PRAISE FOR SINEATER:
"I gotta tell you ... Sineater is one of the best, most touching, most intense "horror" novels I ever read. I actually cried at the end ... Real tears streaming down my face ... It is S-O-O-O-O good! Read it! Now!" - Rick Hautala, author of Winter Wake, Schoolhouse, Reunion
PUBLISHERS WEEKLY
Winner of England's Bram Stoker Award, Massie's first novel works better as a convincing and original story about the potential horrors of backwoods religious fervor than as a traditional supernatural thriller. Young Joel Barker lives with a special stigma: his father, Avery, is the ``sineater,'' chosen by their Blue Ridge Mountain religious sect to live alone in the woods and bear the sins of the community's dead. Though Joel is universally ostracized, Burke Campbell, the nephew of the sect's leader, Missy Campbell, befriends him in defiance of his aunt, whose mumbo jumbo he despises. When death and mutilation begin to be visited on anyone who has dealings with Joel's family, Missy blames the sineater and mounts a crusade against him and his kin. The two boys set out to stop the sineater and to end the religious madness that is sweeping the town, only to discover that they may be seeking the wrong enemy. Massie's sharp observations and eye for detail bring her characters to life and lend credence to the unfamiliar setting and bizarre plot.

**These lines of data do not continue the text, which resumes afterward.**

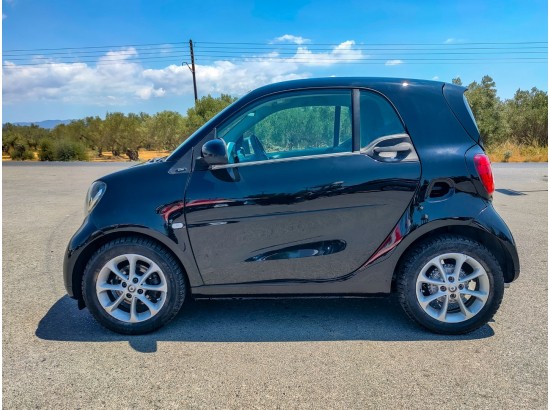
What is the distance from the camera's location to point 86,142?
33.8 meters

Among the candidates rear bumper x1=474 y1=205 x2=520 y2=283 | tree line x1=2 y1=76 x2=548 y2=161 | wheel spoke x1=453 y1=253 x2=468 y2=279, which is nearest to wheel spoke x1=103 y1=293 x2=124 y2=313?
wheel spoke x1=453 y1=253 x2=468 y2=279

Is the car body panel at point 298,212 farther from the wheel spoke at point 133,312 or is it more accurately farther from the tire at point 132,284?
the wheel spoke at point 133,312

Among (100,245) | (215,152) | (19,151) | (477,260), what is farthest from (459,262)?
(19,151)

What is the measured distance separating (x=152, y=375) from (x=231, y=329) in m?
0.76

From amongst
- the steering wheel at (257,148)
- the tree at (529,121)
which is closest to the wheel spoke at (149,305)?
the steering wheel at (257,148)

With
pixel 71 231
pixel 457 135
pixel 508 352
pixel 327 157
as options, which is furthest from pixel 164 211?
pixel 71 231

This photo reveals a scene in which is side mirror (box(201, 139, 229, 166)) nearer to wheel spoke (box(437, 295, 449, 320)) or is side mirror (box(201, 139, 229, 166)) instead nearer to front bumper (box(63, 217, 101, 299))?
front bumper (box(63, 217, 101, 299))

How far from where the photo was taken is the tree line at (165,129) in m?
26.0

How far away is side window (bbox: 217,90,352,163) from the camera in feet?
10.9

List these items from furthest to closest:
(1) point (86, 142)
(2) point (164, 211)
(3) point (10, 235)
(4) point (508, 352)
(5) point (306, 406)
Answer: (1) point (86, 142), (3) point (10, 235), (2) point (164, 211), (4) point (508, 352), (5) point (306, 406)

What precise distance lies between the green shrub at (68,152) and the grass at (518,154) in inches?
937

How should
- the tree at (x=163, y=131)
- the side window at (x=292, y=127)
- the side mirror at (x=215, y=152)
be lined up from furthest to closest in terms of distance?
the tree at (x=163, y=131) < the side window at (x=292, y=127) < the side mirror at (x=215, y=152)

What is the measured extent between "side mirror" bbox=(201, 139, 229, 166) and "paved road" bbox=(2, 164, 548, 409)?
1309mm

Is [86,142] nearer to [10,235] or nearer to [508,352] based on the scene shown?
[10,235]
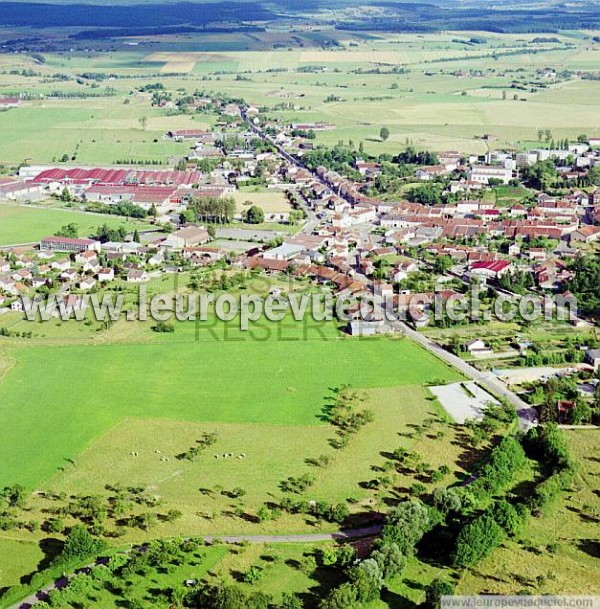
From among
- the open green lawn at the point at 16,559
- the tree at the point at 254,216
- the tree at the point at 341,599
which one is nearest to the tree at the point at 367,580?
the tree at the point at 341,599

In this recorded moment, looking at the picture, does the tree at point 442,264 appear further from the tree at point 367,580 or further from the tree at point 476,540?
the tree at point 367,580

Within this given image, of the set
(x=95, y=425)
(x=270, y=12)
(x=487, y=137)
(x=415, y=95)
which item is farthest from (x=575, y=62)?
(x=95, y=425)

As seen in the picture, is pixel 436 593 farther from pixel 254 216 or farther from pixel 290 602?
pixel 254 216

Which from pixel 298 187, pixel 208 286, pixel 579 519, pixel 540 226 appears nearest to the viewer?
pixel 579 519

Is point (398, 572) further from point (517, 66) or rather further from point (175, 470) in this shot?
point (517, 66)

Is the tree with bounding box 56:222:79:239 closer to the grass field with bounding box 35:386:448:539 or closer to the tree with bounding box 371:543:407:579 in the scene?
the grass field with bounding box 35:386:448:539
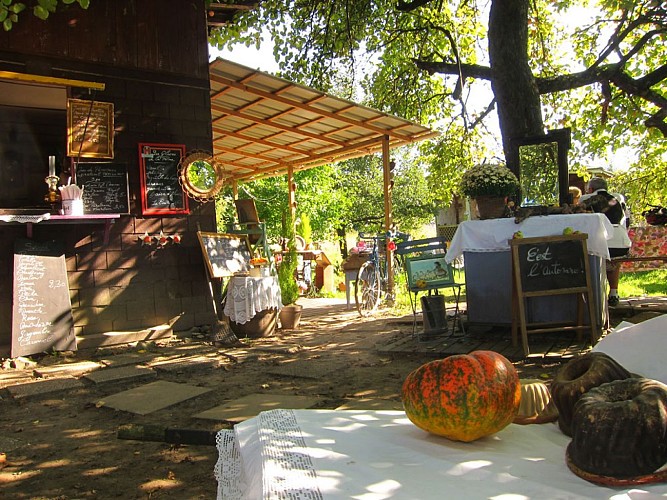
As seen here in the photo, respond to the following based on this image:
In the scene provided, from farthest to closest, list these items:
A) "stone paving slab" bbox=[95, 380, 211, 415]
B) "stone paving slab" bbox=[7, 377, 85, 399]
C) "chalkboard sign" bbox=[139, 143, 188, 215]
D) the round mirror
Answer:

But so much is invested in setting the stage that the story line fails to gain momentum; though it's well-organized and the pivotal scenes are gripping, it never takes off in the same way as some other horror novels about rural religious terror, such as Thomas Tryon's Harvest Home or Robert R. McCammon's Mystery Walk . Massie's evident talent puts this well ahead of many other would-be literary debuts but, ironically, horror fans may find that it packs less terror than the average thriller.